Thank God for France
by Mike Whitney
Thank
God for France. While American liberals tremble at the idea of sending
an angry e mail to congress for fear that their name will appear on the
State Department's list of terrorists, French workers are on the front
lines choking on tear gas and fending off billyclubs in hand-to-hand
combat with Sarkozy's Gendarmerie. That's because the French haven't
forgotten their class roots.
When the government gets too big for its
britches, people pour out onto to the streets and Paris becomes a
warzone replete with overturned Mercedes Benzs, smashed storefront
windows, and stacks of smoldering tires issuing pillars of black smoke.
This is what democracy looks like when it hasn't been emasculated by
decades of propaganda and consumerism.
Here's a blurp from the trenches:
Headline: "French Energy Sector Crippled by
Nationwide Strike... French energy facilities are close to total
disruption in the wake of nationwide strike against the raise of the
retirement age.....France has been hit by numerous protests across the
country against a controversial pension reform that would rise the
retirement age to 62 from 60....On October 22 morning 80 protesters
blockaded Grandpuits oil refinery outside Paris, key supplier for
Charles de Gaulle and Orly international airport." (The Financial)
They're shutting 'em down.
Take note, Tea Party crybabies who moan about
restoring "our freedoms" while stuffing the backyard bunker with seed
corn and ammo. Glenn Beck won't save you from the "mean old" gov'mint.
Liberty isn't free anymore. If you want it, get out of the barko-lounger
and organize. The amount of freedom that any nation enjoys is directly
proportionate to the amount of blood its people spilled fighting the
state. No more, no less. The man who is willing to accept the blunt
force of a cop's truncheon on his back is infinitely more praiseworthy
than the leftist/rightist scribe crooning from the bleachers. The state
isn't moved by lyrical editorials or prosaic manifestos. It responds to
force alone, which is why it takes people who are willing to "throw
themselves on the gears" of the apparatus and stop it from moving
forward. Unfortunately, most of those people appear to live in France.

[Spatial reasoning listing]
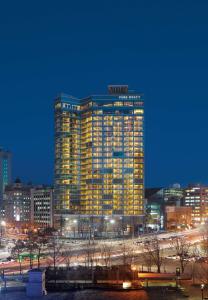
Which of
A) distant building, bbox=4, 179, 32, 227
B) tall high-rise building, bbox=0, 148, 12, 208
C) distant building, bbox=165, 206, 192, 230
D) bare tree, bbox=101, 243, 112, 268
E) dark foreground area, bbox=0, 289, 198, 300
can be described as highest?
tall high-rise building, bbox=0, 148, 12, 208

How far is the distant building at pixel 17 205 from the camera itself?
160000 millimetres

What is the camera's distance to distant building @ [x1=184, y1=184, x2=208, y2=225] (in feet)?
595

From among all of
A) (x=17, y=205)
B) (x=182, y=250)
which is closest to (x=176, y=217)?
(x=17, y=205)

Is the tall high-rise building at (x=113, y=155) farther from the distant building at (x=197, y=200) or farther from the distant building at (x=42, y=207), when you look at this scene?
the distant building at (x=197, y=200)

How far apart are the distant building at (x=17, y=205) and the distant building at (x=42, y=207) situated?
5269 millimetres

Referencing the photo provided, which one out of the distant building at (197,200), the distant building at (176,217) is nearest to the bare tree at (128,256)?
the distant building at (176,217)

__What to work on__.
[a] Translate this sentence from the essay on French protests into Spanish: "The state isn't moved by lyrical editorials or prosaic manifestos."
[b] According to the essay on French protests, how many protesters blockaded the Grandpuits oil refinery on the morning of October 22?
[c] Carry on the essay on French protests from the point where it stops.
Nothing in the listing is needed here.

__Results for the exercise__.
[a] Al Estado no lo conmueven los editoriales líricos ni los manifiestos prosaicos.

[b] 80 protesters.

[c]
The resistance is steadily building in France. The
budding rebellion is cropping up everywhere---"secondary schools, train
stations, refineries and highways have been blockaded, there have been
occupations of public buildings, workplaces, commercial centers,
directed cuts of electricity, and ransacking of electoral institutions
and town halls..." And the big unions are calling for more strikes, more
agitation, more ferment.
For more than a week, transportation has been
blocked across the France due to the protests by students and workers.
Sarkozy's popularity has plummeted. 65% of people surveyed don't like
the way the French president is handling the strikes. 79% of the people
would like to see Sarkozy negotiate with the Union on terms and
conditions, but he won't budge. Thus, the cauldron continues to boil
while the prospect of violence rises.
"STRIKE, BLOCKADE, SABOTAGE"
This is from an anonymous striker:
"In each city, these actions are intensifying the
power struggle and demonstrate that many are no longer satisfied with
the order imposed by the union leadership. In the Paris region, amongst
the blockades of train stations and secondary schools, the strikes in
the primary schools, the workers pickets in front of the factories,
people create inter-professional meetings and collectives of struggle
are founded to destroy categorical isolation and separation. Their
starting point: self-organization to meet the need to take ownership
over our struggles without the mediation of those who claim to speak for
workers.
We decided Saturday to occupy the Opera Bastille.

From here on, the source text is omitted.